Islam radical : Jean Castex veut "combattre et protéger"

Le gouvernement a présenté, le 9 décembre, son projet de loi confortant les principes de la République. Une consultation sera menée auprès des associations d'élus pour définir les grands principes des "contrats d'engagement" que les associations devront passer avec les autorités publiques.

"Ce texte n'est pas un texte contre les religions, ni contre la religion musulmane en particulier. C'est une loi d'émancipation face au fanatisme religieux." Sachant marcher sur des œufs, le Premier ministre a bien pesé ses mots, le 9 décembre, lors de la présentation à la presse du projet de loi confortant les principes de la République, aux côtés des quatre ministres directement concernés (Gérald Darmanin, Marlène Schiappa, Eric Dupond-Moretti et Jean-Michel Blanquer). "Avec ce texte très important, nous voulons nous donner les moyens de combattre et de protéger", a-t-il dit.

Ce texte d’une cinquantaine d’articles s’inscrit dans une stratégie globale de lutte contre l’islam radical inaugurée en 2017 avec la loi renforçant la sécurité intérieure et la lutte contre le terrorisme qui permet notamment de "fermer les lieux de culte où l’on professe la radicalisation", rappelle le gouvernement, suivie en 2018 de la loi visant à simplifier et mieux encadrer le régime d’ouverture et de contrôle des établissements privés hors contrat. Le gouvernement avait lancé des actions dans 15 quartiers connus pour des départs de combattants vers la Syrie (Trappes, Toulouse, Strasbourg) généralisées à l’ensemble du territoire à l'automne 2019. Ces actions ont conduit à la fermeture de 394 lieux ou de structures identifiées comme séparatistes, a indiqué Marlène Schiappa, mercredi.

 

Consultation des associations d'élus

Sur le contenu du texte qui comporte une cinquantaine d’articles, pas de surprise : l’essentiel était connu depuis la diffusion dans la presse de l’avant-projet de loi le mois dernier (voir notre article). Quelques modifications ont été apportées pour tenir compte de l’avis du Conseil d’Etat, notamment sur le dispositif de "carence républicaine" (voir notre article). Le volet "égalité des chances" évoqué par Emmanuel Macron aux Mureaux le 2 octobre a bien disparu. Jean Castex s’est attelé à démontrer que le gouvernement n’avait pas démérité dans ce domaine : dédoublement de 17.000 classes, déploiement de 53 quartiers de reconquête républicaine… "Nous allons également construire davantage de logements sociaux, mieux répartis sur tout le territoire, afin de rompre avec les logiques de ghettos", a-t-il dit, précisant avoir demandé à Emmanuelle Wargon, ministre déléguée en charge du Logement, de lui faire "des propositions pour poursuivre et prolonger les efforts de construction de logements sociaux et renforcer la prise en compte des enjeux de cohésion sociale dans les politiques d’attributions".

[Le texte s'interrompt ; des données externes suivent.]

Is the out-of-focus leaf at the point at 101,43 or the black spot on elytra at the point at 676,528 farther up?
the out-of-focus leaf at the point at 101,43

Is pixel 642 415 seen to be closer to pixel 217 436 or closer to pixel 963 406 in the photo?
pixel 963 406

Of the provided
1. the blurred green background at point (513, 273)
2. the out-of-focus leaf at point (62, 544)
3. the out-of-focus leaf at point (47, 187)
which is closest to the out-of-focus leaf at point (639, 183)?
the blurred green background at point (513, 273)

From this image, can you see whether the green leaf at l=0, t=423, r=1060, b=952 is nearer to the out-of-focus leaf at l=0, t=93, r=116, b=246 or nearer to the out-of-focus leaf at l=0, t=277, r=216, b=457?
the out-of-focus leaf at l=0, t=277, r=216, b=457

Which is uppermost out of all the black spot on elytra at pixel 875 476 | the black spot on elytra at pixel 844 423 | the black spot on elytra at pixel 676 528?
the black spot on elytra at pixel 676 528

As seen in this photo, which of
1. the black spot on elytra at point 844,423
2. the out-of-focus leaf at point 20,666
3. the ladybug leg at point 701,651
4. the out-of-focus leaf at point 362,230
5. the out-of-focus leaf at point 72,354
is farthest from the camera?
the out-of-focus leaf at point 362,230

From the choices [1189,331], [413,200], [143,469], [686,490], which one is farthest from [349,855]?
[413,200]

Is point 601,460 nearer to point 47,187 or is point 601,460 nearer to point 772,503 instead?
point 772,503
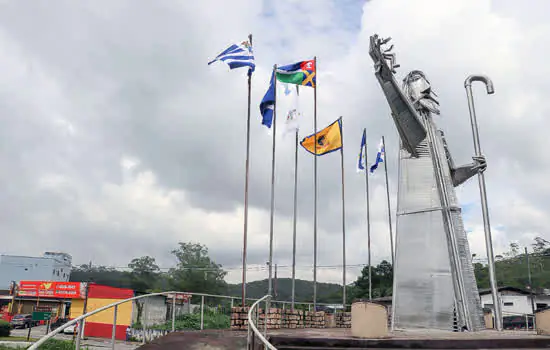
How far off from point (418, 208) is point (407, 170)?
1034 mm

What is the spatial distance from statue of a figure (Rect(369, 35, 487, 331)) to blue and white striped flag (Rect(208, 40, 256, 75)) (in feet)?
19.4

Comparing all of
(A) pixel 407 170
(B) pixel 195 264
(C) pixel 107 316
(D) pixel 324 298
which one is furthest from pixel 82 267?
(A) pixel 407 170

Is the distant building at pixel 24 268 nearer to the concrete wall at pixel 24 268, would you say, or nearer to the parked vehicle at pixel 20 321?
the concrete wall at pixel 24 268

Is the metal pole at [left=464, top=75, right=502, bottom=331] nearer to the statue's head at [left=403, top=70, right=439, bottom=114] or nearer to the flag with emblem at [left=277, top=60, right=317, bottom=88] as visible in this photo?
the statue's head at [left=403, top=70, right=439, bottom=114]

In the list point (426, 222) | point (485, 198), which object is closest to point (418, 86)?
point (485, 198)

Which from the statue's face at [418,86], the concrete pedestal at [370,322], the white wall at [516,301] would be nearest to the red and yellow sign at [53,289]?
the white wall at [516,301]

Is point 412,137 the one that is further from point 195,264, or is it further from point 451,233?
point 195,264

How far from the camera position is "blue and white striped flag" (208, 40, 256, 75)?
14922 millimetres

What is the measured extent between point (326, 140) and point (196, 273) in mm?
45464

A noter aussi, concernant les "contrats d’engagements" que les associations devront passer si elles veulent toucher des subventions ou obtenir la mise à disposition d'un lieu, le gouvernement consultera les associations d’élus "dans les prochaines semaines" pour définir avec eux les grands principes de cette nouvelle contractualisation. Une autre consultation sera conduite "avec les grands représentants d’associations", a précisé Marlène Schiappa.